_EXERCISE DIRECTIONS_:
An exact transcription of all the data is required, with every image removed.

::: COLLECTED MATERIAL

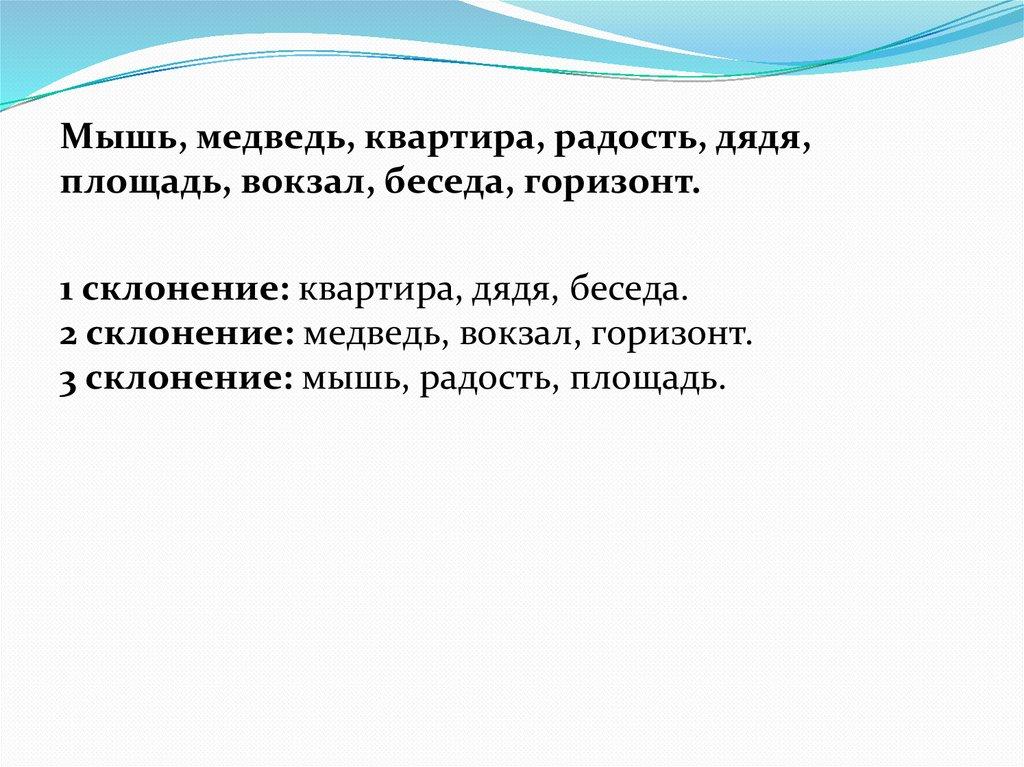 Мышь, медведь, квартира, радость, дядя, площадь, вокзал, беседа, горизонт.

1 склонение: квартира, дядя, беседа.
2 склонение: медведь, вокзал, горизонт.
3 склонение: мышь, радость, площадь.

::::::

_TASK RESPONSE_:
 Мышь, медведь, квартира, радость, дядя, площадь, вокзал, беседа, горизонт.

1 склонение: квартира, дядя, беседа.
2 склонение: медведь, вокзал, горизонт.
3 склонение: мышь, радость, площадь.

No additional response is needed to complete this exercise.